### Records for the exercise:
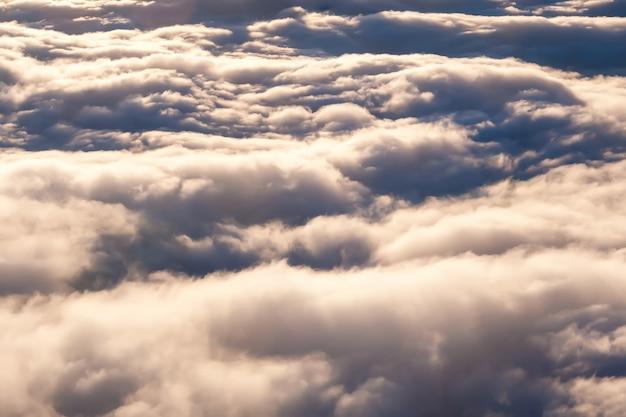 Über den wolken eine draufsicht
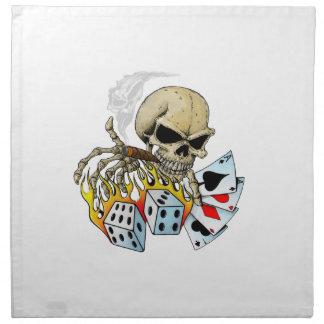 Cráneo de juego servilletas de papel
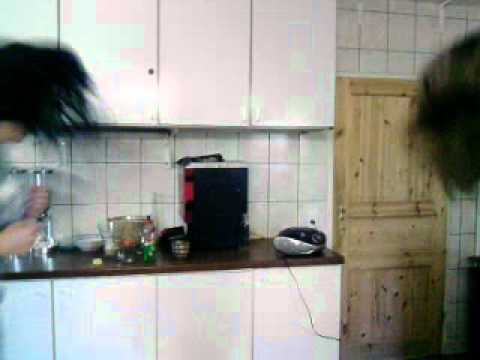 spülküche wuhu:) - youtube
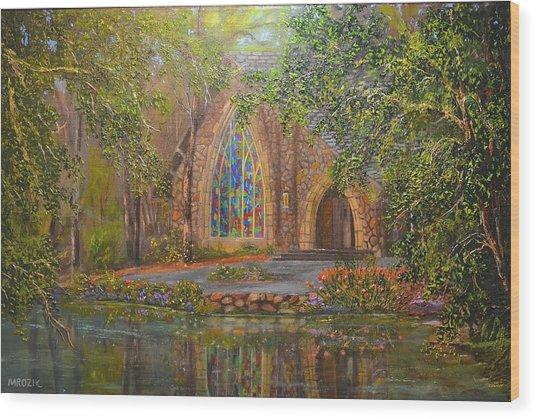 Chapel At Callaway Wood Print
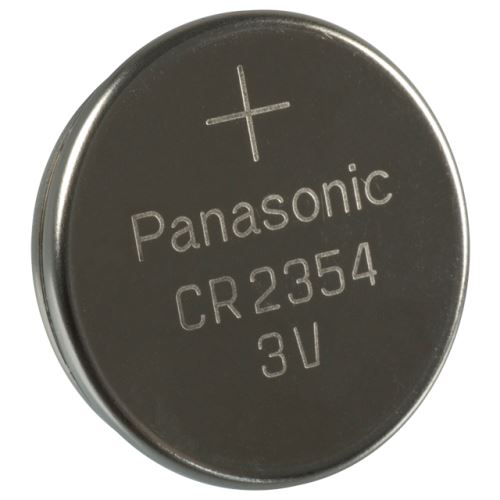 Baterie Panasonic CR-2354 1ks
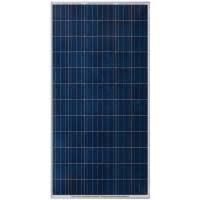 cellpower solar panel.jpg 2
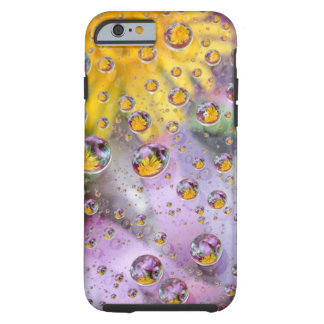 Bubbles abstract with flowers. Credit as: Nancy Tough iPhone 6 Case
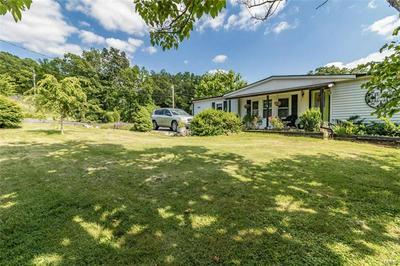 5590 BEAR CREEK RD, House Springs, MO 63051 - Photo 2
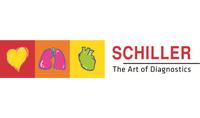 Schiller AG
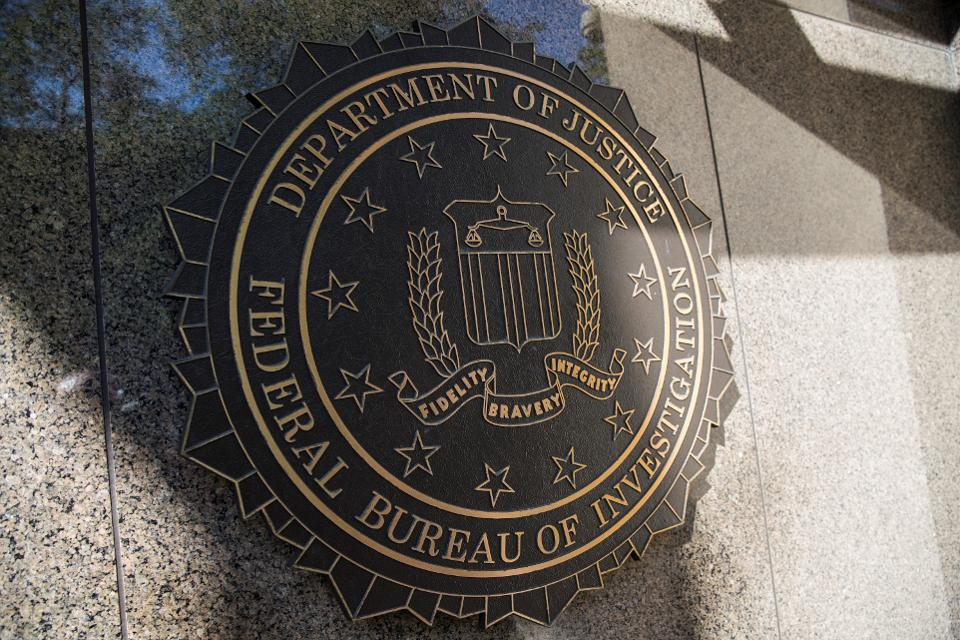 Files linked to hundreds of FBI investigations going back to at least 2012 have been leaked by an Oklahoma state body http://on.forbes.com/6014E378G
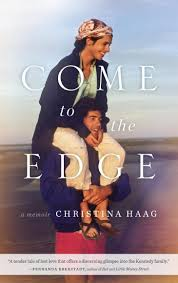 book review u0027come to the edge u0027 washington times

* * *

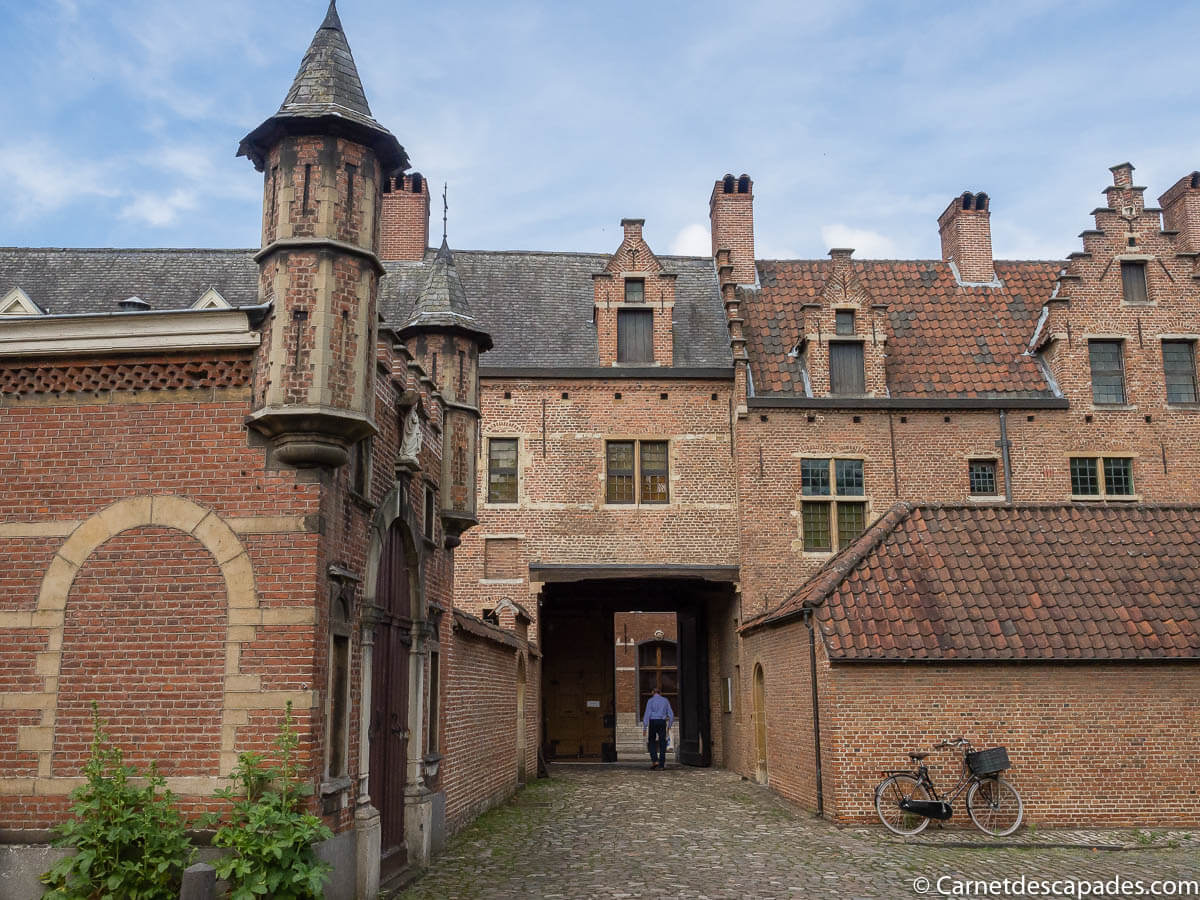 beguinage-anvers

### Exercise instructions:
In the records above, copy exactly everything from the line that has "Über den wolken eine draufsicht" down to the line that has "book review u0027come", both ends included, and leave out the pictures.

### Task answer:
 Über den wolken eine draufsicht
 Cráneo de juego servilletas de papel
 spülküche wuhu:) - youtube
 Chapel At Callaway Wood Print
 Baterie Panasonic CR-2354 1ks
 cellpower solar panel.jpg 2
 Bubbles abstract with flowers. Credit as: Nancy Tough iPhone 6 Case
 5590 BEAR CREEK RD, House Springs, MO 63051 - Photo 2
 Schiller AG
 Files linked to hundreds of FBI investigations going back to at least 2012 have been leaked by an Oklahoma state body http://on.forbes.com/6014E378G
 book review u0027come to the edge u0027 washington times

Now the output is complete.